A través del tiempo se le ha conocido oficialmente como Alameda de Extramuros o Paseo de Isabel II o Paseo Martí, pero para los habaneros de ayer y de hoy ―y seguramente también del futuro― siempre ha sido y será “El Prado”. Así, sencillamente. Un sitio al que ni el tiempo, ni las tormentas, las reales y las metafóricas, ni la pandemia de la COVID-19 han podido arrebatarle su encanto.
Esta extensa avenida de dos kilómetros de largo, construida a fines del siglo XVIII y transformada varias veces a lo largo de su historia, es uno de los símbolos indiscutibles de La Habana y también uno de sus lugares más emblemáticos. Un punto de encuentro y de reposo, de noviazgos y operaciones comerciales, de paseo y de juegos infantiles, de actividades callejeras y exposiciones de arte.
Aunque el amplio y arbolado Paseo, con sus bancos de mármol, sus farolas y sus icónicos leones de bronce ―esculpidos por el francés Jean Puiforcat y el cubano Juan Comas―, es su rostro más reconocible, el Prado en realidad comienza antes, en la Fuente de la India y frente al concurrido Parque de la Fraternidad, y se extiende hasta el célebre Malecón habanero, pasando por la explanada del Capitolio y el Parque Central, con su monumental escultura de José Martí.
Frontera urbana entre los municipios de Centro Habana y La Habana Vieja, su entorno incluye edificios únicos de la capital cubana, como el propio Capitolio, el Gran Teatro, recientemente bautizado Alicia Alonso, y el cine Payret, venido a menos hasta forzar su cierre y una dilatada restauración. También hoteles como el mítico Inglaterra, el Saratoga, el Telégrafo, el Parque Central, y los modernos y lujosos Grand Packard y Paseo del Prado, la más reciente joya de la infraestructura turística habanera. Además de otros en construcción.

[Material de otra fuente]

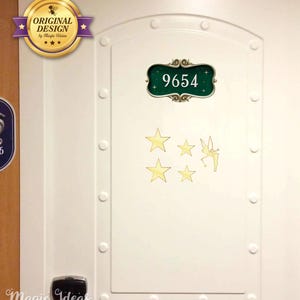 Può includere: Una porta bianca con una targa rettangolare verde scuro che riporta il numero 9654 in bianco. Sotto la targa ci sono quattro stelle dorate e la sagoma dorata di una fata con le ali. La porta presenta un design a pannelli in rilievo.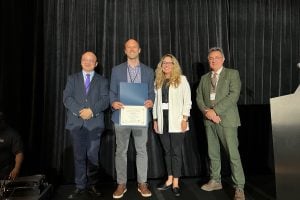 A photo of Shields with the Early Achievement Research Award
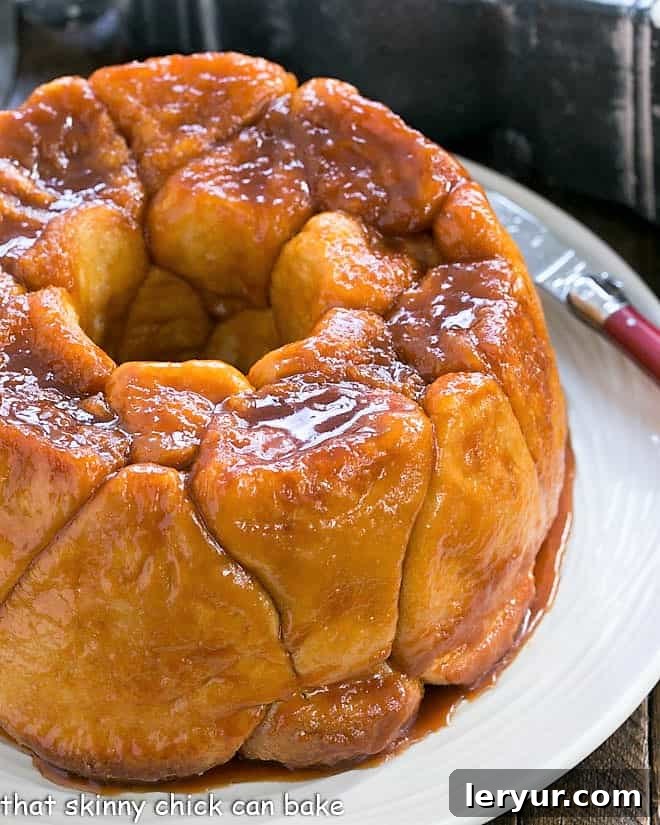 Easy Monkey Bread on a white serving plate, showing the original recipe using full-sized roll dough, coated in rich caramel.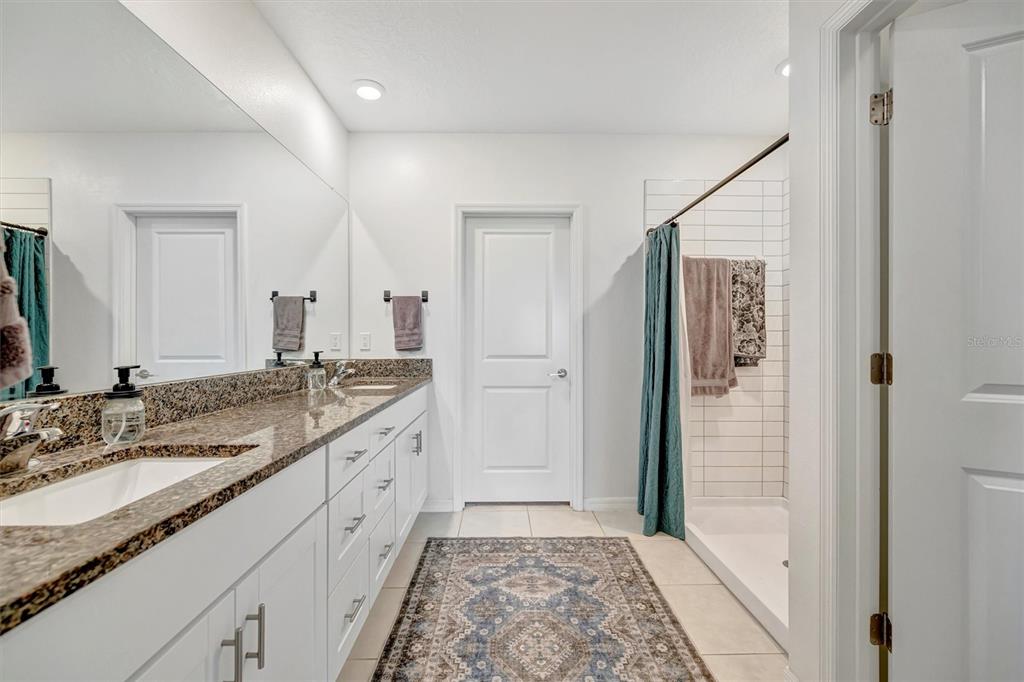 11112 Linden Depot Road San Antonio, FL 33576 - Photo 43 of 82 a spacious bathroom with a granite countertop sink and a mirror
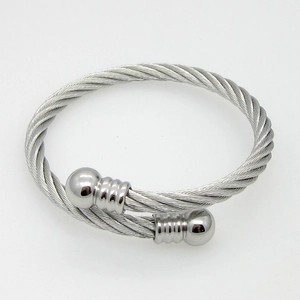 Detailed macro view of silver twisted steel cable bracelet with polished ball ends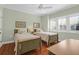 Charming bedroom with two twin beds, shuttered windows and ceiling fan at 4901 Green Dolphin Way, Kiawah Island, SC 29455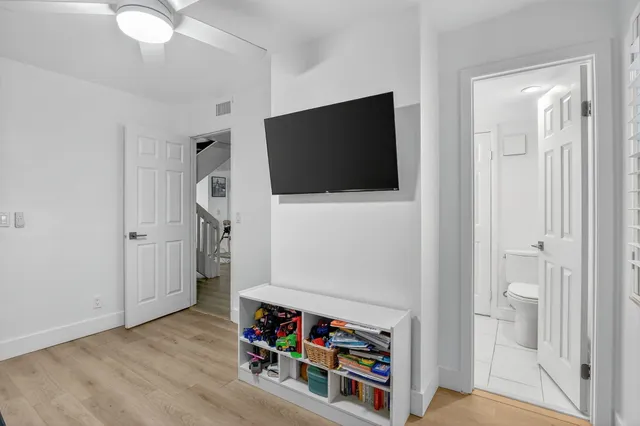a bathroom with a granite countertop sink mirror vanity and toilet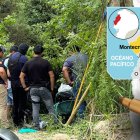 En un terreno de espesa vegetación encontraron los cuerpos alrededor de un carro.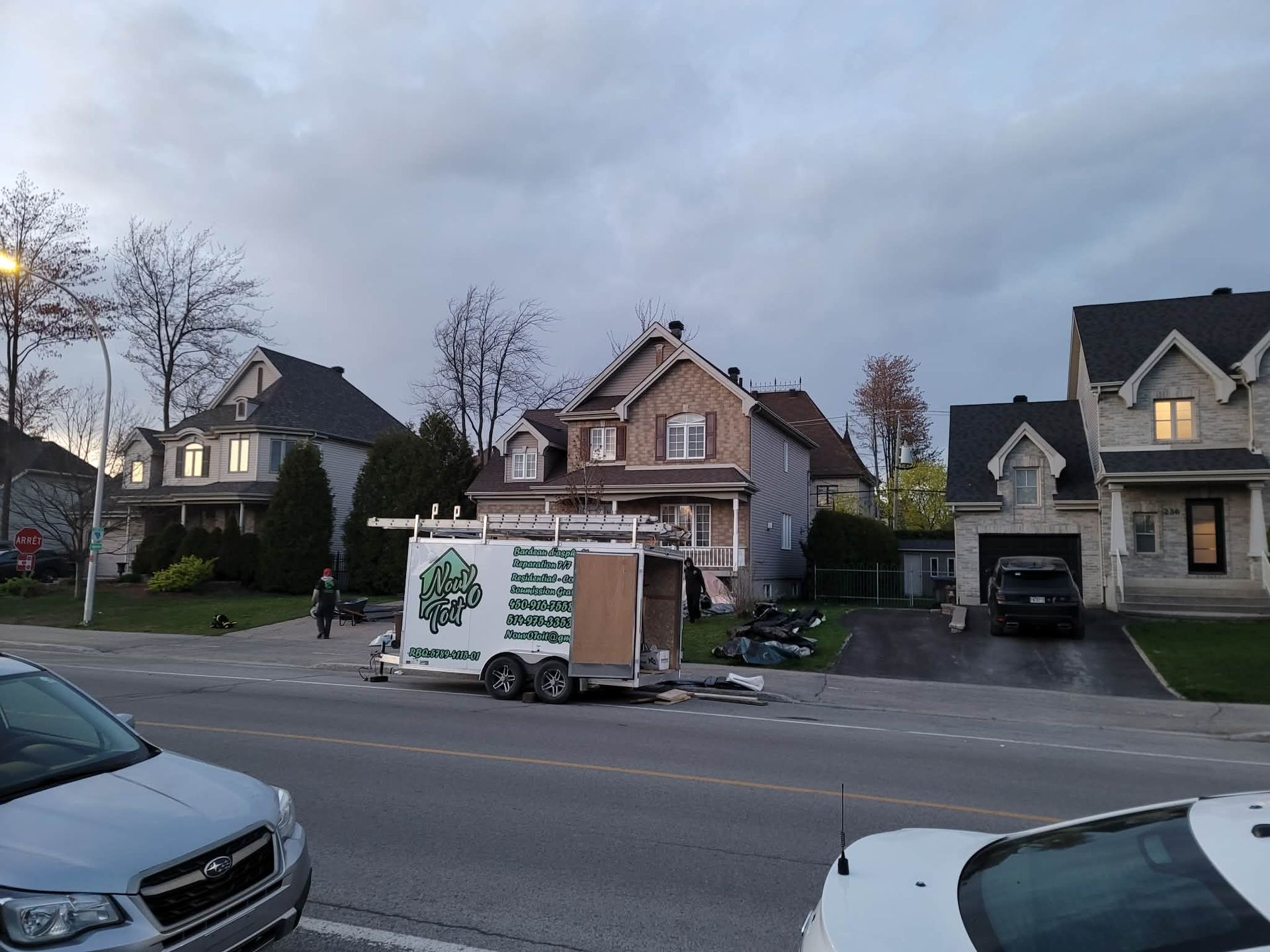 Une remorque utilitaire blanche garée dans une rue de banlieue, devant des maisons résidentielles à deux étages, au crépuscule.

En sus alrededores se ubican igualmente monumentos, fortificaciones coloniales como La Punta, escuelas, lugares cotidianos, pero de raigambre histórica muchas veces olvidada, desapercibida, y otros sitios célebres como la mundialmente famosa esquina de Prado y Neptuno, por donde caminaba “la engañadora”, aquella chica que encandilaba a los hombres con sus formas abultadas, pero ficticias, que inspiró a Enrique Jorrín a escribir el primer cha-cha-chá de la historia y lanzó a la Orquesta América hasta el estrellato.
Durante los meses más agudos de la pandemia, el Prado dejó de ser el lugar de siempre. Desaparecieron los turistas y los caminantes despreocupados, los enamorados silenciosos y los niños con su bullicio y sus juegos. Una sombra de tristeza e inquietud tiñó sus edificios y esculturas. Pero, con la reanimación de La Habana, con la llegada de la “nueva normalidad” y la convivencia necesaria con el SARS-CoV-2, el Prado ―y su entorno― ha ido recuperando sus colores y su alegría, sus paseantes y concurrentes habituales.
La vida vuelve a fluir y el histórico Paseo, el construido en 1772 bajo el gobierno colonial del Marqués de la Torre, el rediseñado en 1928 por el paisajista francés Jean-Claude Nicolas Forestier, el transitado durante dos siglos y medio por incontables lugareños y visitantes, despierta de su momentáneo letargo y recobra su ajetreo, su vitalidad. A pesar de la COVID.